Climax.
(France, 96 minutes - about half of which are just insufferable)
Dir. Gaspar Noé
Starring: Sofia Boutella, Romain Guillermic, Souheila Yacoub, Kiddy Smile
Programme: Midnight Madness (North American premiere)
Master provocateur Gaspar Noé has well earned his status as
a love-him-or-hate-him director. He wears his notoriety like a badge of honour
after 2002’s Irréversible polarized
cinephiles with its real-time rape scene, 2009’s Enter the Void had folks laughing in the aisles with a grand finale
that imagined conception seen from the inside of a character’s cervix, and
2015’s 3D sexapalooza Love shot a bit
too much pleasure in audiences’ faces. Noé’s latest romp Climax is arguably his best film—if only because it isn’t complete insufferable trash. I actually loved nearly 30 minutes of it, which is more than I can say for the rest of Noé's filmography combined.
The dance party that begins the film, however, is a
full-blown riot. The first 30 minutes of Climax
might be the most impressive and technically accomplished work of Noé’s career.
The film watches the young dancers rehearse their latest number as the camera
captures them from spectacular vantage points. Even before the acid kicks in, Climax is a head-trip as the camera
cranes around the dance floor like an all-seeing eye. The gyrations, twerks,
crunches, and twirls have a hypnotic thrill as the camera dances to the beat
with the ensemble.
Filmed with a diverse cast of mostly non-actors drawn from
dance clubs and YouTube channels, along with Kingsman’s Sofia Boutella, Climax
has an energetic and intoxicating ensemble. By the end of the film’s first act,
one’s pulse will be racing. It’s a complete high.

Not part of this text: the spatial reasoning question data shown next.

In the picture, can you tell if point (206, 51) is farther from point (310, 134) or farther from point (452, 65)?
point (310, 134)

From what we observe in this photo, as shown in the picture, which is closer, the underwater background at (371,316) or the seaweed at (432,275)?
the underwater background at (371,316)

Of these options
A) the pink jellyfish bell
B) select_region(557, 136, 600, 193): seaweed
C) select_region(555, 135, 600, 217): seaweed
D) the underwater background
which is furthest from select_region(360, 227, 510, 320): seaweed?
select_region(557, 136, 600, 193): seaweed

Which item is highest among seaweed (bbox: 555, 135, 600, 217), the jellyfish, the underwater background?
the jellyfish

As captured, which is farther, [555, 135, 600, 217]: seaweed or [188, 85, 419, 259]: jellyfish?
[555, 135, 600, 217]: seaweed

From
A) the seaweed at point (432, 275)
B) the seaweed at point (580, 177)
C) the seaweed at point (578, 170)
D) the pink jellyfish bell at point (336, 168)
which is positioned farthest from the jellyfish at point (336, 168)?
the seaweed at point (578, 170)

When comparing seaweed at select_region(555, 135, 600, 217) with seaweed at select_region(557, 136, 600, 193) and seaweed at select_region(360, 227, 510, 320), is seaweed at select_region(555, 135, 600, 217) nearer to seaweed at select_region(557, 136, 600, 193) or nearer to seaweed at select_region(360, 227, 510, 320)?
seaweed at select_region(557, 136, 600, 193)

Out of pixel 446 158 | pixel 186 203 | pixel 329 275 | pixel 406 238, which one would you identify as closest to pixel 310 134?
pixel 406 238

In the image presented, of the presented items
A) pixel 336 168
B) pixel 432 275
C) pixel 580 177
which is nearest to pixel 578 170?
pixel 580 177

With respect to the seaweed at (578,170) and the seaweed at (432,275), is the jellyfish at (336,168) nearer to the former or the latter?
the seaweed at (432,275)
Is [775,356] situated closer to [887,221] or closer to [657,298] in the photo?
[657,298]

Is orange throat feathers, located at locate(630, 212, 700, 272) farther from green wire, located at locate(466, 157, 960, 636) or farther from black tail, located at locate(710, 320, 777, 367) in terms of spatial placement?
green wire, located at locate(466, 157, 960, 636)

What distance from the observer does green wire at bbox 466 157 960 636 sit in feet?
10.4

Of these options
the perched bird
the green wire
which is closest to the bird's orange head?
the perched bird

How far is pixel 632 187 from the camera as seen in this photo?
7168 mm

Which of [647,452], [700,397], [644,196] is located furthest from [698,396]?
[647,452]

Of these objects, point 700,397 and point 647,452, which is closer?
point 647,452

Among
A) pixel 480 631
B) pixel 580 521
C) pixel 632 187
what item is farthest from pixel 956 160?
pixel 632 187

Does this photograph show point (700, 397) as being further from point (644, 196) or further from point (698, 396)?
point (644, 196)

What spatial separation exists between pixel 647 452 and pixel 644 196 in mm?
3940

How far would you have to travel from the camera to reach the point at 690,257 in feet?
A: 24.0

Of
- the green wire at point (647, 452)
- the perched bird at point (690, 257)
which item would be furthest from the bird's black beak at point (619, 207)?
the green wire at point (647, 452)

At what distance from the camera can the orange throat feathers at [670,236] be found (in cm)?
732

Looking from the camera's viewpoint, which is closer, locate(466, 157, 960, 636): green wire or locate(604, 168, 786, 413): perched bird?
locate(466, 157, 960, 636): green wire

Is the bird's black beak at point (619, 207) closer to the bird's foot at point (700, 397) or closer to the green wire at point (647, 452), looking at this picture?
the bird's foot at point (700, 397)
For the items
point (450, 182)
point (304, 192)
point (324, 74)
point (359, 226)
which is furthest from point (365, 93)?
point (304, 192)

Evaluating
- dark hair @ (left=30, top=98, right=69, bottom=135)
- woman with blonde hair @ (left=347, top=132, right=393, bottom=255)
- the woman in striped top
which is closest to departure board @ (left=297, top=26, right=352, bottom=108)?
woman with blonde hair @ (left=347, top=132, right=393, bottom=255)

Things are fun for a while when the kids put their drinks up
and unwind, but as Climax descends
into nightmarish mayhem, Noé’s dark side emerges and the film devolves into the
same tiresome misogyny that makes his work so tawdry. The film is gratuitously
violent as the drugs bring out the worst in the dancers. It brings out the
worst in Noé, too, since the characters who are subject to the cruelest pain
are women, people of colour, and queer dancers. There is something just so off
putting and repugnant to all this misery.
Climax is
undeniably the work of a master filmmaker. But it’s also solid proof that the
rule of the auteur needs to go. Only someone as ballsy and defiant as Noé would
even try to pull it off, yet Climax
could have been a much better film had someone in the production had the sense
of stand up to Noé’s instance to push the envelope so gratuitously far. The
film’s a riot for about half an hour, and then it becomes insanely outrageous,
provocative, and off-the-wall bonkers, if only for the sake of it. Climax might be the wildest
booze-fuelled party Noé has ever thrown, but the hangover is so torturous that
it might be the bender that helps one kick him for good.